Source passage:

What is human trafficking?
Human trafficking is the movement of a person from one place to another using deception, coercion, the abuse of power or the abuse of someone’s vulnerability.
Most commonly, people are trafficked for the purposes of modern slavery such as:
- sexual exploitation
- domestic servitude
- forced labour
- criminal exploitation
- other forms of exploitation – such as organ harvesting
It is possible to be a victim of trafficking even if you give consent to being moved. Although it often involves an international cross-border element, it is possible to be a victim within your own country.
There are three main elements:
- the movement – recruitment, transportation, transfer, harbouring or receipt of people.
- the control – threat, use of force, coercion, abduction, fraud, deception, abuse of power or vulnerability, or the giving of payments or benefits to a person in control of the victim.

Material:
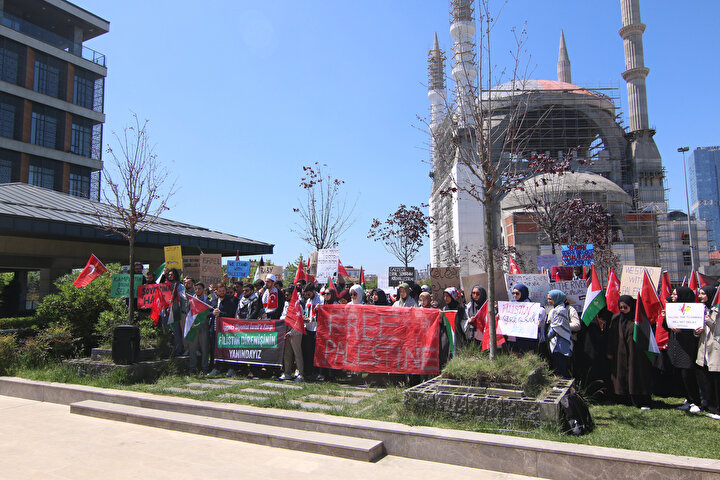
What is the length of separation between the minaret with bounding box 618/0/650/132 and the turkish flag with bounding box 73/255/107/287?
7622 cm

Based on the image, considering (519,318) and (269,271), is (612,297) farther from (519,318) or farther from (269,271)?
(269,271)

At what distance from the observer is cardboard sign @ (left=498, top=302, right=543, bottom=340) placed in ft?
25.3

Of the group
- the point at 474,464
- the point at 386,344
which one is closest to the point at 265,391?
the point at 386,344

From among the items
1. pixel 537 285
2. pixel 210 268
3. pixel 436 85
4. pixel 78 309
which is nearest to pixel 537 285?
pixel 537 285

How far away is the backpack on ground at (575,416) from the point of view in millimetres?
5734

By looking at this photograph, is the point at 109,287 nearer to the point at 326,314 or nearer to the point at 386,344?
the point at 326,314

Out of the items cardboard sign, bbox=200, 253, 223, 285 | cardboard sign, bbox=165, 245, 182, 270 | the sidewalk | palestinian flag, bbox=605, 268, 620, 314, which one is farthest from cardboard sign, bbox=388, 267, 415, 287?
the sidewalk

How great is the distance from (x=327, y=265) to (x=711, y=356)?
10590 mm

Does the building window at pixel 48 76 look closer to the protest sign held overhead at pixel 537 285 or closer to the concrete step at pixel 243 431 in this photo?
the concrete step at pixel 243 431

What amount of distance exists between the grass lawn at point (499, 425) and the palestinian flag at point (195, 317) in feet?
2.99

Requirements:
1) Please reproduce the full passage on human trafficking word for word.
2) Rewrite all the records with "cardboard sign" changed to "paper sign" and nothing else altered. Leave the pictures out.

Outputs:
1)
What is human trafficking?
Human trafficking is the movement of a person from one place to another using deception, coercion, the abuse of power or the abuse of someone’s vulnerability.
Most commonly, people are trafficked for the purposes of modern slavery such as:
- sexual exploitation
- domestic servitude
- forced labour
- criminal exploitation
- other forms of exploitation – such as organ harvesting
It is possible to be a victim of trafficking even if you give consent to being moved. Although it often involves an international cross-border element, it is possible to be a victim within your own country.
There are three main elements:
- the movement – recruitment, transportation, transfer, harbouring or receipt of people.
- the control – threat, use of force, coercion, abduction, fraud, deception, abuse of power or vulnerability, or the giving of payments or benefits to a person in control of the victim.

2)
What is the length of separation between the minaret with bounding box 618/0/650/132 and the turkish flag with bounding box 73/255/107/287?
7622 cm

Based on the image, considering (519,318) and (269,271), is (612,297) farther from (519,318) or farther from (269,271)?
(269,271)

At what distance from the observer is paper sign @ (left=498, top=302, right=543, bottom=340) placed in ft?
25.3

Of the group
- the point at 474,464
- the point at 386,344
which one is closest to the point at 265,391?
the point at 386,344

From among the items
1. pixel 537 285
2. pixel 210 268
3. pixel 436 85
4. pixel 78 309
which is nearest to pixel 537 285?
pixel 537 285

How far away is the backpack on ground at (575,416) from the point of view in millimetres?
5734

By looking at this photograph, is the point at 109,287 nearer to the point at 326,314 or nearer to the point at 386,344?
the point at 326,314

Out of the items paper sign, bbox=200, 253, 223, 285 | paper sign, bbox=165, 245, 182, 270 | the sidewalk | palestinian flag, bbox=605, 268, 620, 314, which one is farthest from paper sign, bbox=388, 267, 415, 287?
the sidewalk

How great is the distance from (x=327, y=265) to (x=711, y=356)?
10590 mm

Does the building window at pixel 48 76 look closer to the protest sign held overhead at pixel 537 285 or closer to the concrete step at pixel 243 431 in this photo?
the concrete step at pixel 243 431

What amount of distance exists between the grass lawn at point (499, 425) and the palestinian flag at point (195, 317) in feet?
2.99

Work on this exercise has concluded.